# Testing XGB on well log datasets 

In [1]:
import numpy as np
from corebreakout.facies.datasets import WellLoader, FaciesDataset
from corebreakout.facies.models import FeaturePredictor, LambdaModel

### Picking your training and testing wells

In [2]:
fdset = FaciesDataset(["205-21b-3", "204-19-6", "204-24a-6"],
                    test_wells=["204-20-6a"],
                    features=["logs"])

In [3]:
fdset.load_or_generate_data()

Loading Well:  205-21b-3


Header section Parameter regexp=~P was not found.


Adding NaN log:  SP
Adding NaN log:  DTS


  log_vectors -= np.nanmin(log_vectors, axis=0)
  log_vectors /= np.nanmax(log_vectors, axis=0)

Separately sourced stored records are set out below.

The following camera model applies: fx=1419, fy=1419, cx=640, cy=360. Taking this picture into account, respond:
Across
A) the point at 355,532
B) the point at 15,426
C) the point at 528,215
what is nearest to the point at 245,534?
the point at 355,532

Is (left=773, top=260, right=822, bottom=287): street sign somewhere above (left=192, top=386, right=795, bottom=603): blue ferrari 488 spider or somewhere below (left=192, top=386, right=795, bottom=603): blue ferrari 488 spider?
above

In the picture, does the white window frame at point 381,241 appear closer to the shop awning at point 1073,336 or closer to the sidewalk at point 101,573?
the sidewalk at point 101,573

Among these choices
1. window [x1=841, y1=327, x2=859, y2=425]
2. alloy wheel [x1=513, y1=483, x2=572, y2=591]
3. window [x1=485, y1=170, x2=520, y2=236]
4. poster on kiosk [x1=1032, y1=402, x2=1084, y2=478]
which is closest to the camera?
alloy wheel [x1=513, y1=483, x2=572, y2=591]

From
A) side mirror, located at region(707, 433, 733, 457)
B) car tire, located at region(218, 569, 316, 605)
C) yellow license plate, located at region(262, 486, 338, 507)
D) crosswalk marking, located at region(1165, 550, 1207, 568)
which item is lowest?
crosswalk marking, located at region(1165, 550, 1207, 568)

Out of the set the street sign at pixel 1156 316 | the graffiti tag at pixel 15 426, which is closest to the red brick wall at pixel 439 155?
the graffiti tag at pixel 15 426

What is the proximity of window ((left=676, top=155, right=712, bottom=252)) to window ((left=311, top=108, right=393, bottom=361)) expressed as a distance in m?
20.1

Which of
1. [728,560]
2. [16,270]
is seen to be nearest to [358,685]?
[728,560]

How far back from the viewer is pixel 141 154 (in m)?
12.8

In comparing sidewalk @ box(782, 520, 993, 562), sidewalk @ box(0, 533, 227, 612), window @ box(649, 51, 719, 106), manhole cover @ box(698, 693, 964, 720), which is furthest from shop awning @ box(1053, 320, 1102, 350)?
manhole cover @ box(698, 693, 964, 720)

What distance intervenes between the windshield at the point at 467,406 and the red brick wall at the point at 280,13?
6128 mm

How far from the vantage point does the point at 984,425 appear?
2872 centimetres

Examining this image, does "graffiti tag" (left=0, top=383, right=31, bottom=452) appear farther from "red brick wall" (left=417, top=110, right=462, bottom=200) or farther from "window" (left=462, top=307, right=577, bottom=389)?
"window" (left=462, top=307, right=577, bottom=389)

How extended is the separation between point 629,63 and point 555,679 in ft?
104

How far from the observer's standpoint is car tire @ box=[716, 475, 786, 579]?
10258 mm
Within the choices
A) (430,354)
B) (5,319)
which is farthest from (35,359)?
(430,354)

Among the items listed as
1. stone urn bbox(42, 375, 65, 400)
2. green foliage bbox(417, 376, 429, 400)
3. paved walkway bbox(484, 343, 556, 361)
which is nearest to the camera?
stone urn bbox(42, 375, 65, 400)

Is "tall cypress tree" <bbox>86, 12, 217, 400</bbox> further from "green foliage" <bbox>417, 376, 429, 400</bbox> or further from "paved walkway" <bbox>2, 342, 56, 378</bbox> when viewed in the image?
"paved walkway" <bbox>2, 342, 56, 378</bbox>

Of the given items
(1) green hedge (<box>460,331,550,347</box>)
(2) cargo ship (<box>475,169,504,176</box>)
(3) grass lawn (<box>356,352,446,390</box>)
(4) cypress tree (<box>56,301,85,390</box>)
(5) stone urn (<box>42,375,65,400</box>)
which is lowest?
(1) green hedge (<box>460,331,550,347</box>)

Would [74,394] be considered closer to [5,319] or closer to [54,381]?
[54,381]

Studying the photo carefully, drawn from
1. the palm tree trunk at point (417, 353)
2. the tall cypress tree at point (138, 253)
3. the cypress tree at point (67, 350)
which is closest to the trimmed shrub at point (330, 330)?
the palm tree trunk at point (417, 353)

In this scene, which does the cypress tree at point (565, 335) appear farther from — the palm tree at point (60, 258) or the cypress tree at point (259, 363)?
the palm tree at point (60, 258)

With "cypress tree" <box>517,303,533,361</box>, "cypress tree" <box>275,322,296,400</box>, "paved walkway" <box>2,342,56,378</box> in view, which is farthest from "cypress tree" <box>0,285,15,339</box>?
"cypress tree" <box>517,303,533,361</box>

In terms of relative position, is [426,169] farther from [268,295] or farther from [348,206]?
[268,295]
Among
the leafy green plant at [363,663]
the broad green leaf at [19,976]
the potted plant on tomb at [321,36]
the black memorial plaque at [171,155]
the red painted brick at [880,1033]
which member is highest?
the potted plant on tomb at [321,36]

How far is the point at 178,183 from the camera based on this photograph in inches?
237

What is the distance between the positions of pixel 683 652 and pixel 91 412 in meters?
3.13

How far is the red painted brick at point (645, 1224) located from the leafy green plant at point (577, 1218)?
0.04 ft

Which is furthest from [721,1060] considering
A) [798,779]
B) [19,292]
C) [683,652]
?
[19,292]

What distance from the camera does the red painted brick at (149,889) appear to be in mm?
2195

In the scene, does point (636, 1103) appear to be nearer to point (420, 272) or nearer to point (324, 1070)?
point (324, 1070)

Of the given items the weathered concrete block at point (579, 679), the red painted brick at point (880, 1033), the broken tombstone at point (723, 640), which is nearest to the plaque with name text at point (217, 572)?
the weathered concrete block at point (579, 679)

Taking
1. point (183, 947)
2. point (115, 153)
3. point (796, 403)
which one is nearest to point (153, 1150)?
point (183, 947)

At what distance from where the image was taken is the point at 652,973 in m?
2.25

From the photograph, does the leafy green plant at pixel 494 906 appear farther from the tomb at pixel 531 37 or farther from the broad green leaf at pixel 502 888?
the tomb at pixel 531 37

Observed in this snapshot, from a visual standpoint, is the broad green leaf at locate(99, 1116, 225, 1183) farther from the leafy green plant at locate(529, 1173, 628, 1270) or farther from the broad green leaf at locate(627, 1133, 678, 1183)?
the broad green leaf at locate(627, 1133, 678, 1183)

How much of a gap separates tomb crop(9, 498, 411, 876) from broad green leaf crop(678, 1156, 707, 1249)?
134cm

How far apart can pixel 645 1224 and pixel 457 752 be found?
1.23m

Feature shapes:  [('depth', (3842,)), ('logs', (3842, 10))]
Loading Well:  204-19-6


Header section Parameter regexp=~P was not found.


Adding NaN log:  DTS
Feature shapes:  [('depth', (1885,)), ('logs', (1885, 10))]
Loading Well:  204-24a-6


Header section Parameter regexp=~P was not found.


Adding NaN log:  SP
Adding NaN log:  DTS1
Adding NaN log:  DTS2
Feature shapes:  [('depth', (12994,)), ('logs', (12994, 10))]
Loading Well:  204-20-6a


Header section Parameter regexp=~P was not found.


Adding NaN log:  SP
Adding NaN log:  DTS1
Adding NaN log:  DTS2
Feature shapes:  [('depth', (3873,)), ('logs', (3873, 10))]


In [4]:
import hyperopt
from hyperopt import hp
from hyperopt.pyll.base import scope
from sklearn.metrics import f1_score, log_loss
from sklearn.utils.class_weight import compute_sample_weight

# for balanced log_loss computation
sample_weights = compute_sample_weight('balanced', fdset.y_test) 

fmodel_args = {
    'logs': {
        'model': 'LambdaModel',
        'model_args': {}
    }
}

XGB_SEARCH_SPACE = {
    'model_type' : 'XGB',
    'max_depth' : scope.int(hp.quniform('max_depth', 3, 10, 1)),
    'learning_rate' : hp.uniform('learning_rate', 0.01, 0.2),
    'n_estimators' : scope.int(hp.quniform('n_estimators', 10, 1000, 1)),
    'objective' : 'multi:softprob',
    'n_jobs' : 2,
    'gamma' : hp.uniform('gamma', 0, 0.5),
    'subsample' : hp.uniform('subsample', 0.3, 1),
    'colsample_bytree' : hp.uniform('colsample_bytree', 0.3, 1.0),
    'colsample_bylevel' : 1,
    'reg_alpha' : 0,                                    # L1 penalty
    'reg_lambda' : hp.uniform('reg_lambda', 0.1, 10),   # L2 penalty
    'tree_method' : 'gpu_exact',
}

def train_xgb_model(model_config):
    xgb_predictor = FeaturePredictor(fdset, model_args=model_config, feature_model_args=fmodel_args)
    test_acc = xgb_predictor.fit(fdset, verbose=False)
    y_pred = xgb_predictor.predict(fdset.X_test)
    print('F1 score:', f1_score(fdset.y_test, y_pred, average='macro'))
    return log_loss(fdset.y_test, xgb_predictor.predict_proba(fdset.X_test), sample_weight=sample_weights)

In [5]:
best_params = hyperopt.fmin(
    fn=train_xgb_model,
    space=XGB_SEARCH_SPACE,
    algo=hyperopt.rand.suggest,
    max_evals=25
)

KeyError: 'model_args'

In [None]:
best_params

In [None]:
params = {**XGB_SEARCH_SPACE, **best_params, **{'max_depth':7, 'n_estimators':195}}
xgb_predictor = FeaturePredictor(fdset, model_args=params, feature_model_args=fmodel_args)
xgb_predictor.fit(fdset, verbose=True)

imps = list(zip(feat_names, xgb_predictor.model.feature_importances_))
imps.sort(key = lambda p: p[1])
[print(pair) for pair in imps[::-1]]

In [None]:
f1_score(fdset.y_test, xgb_predictor.predict(fdset.X_test), average='macro')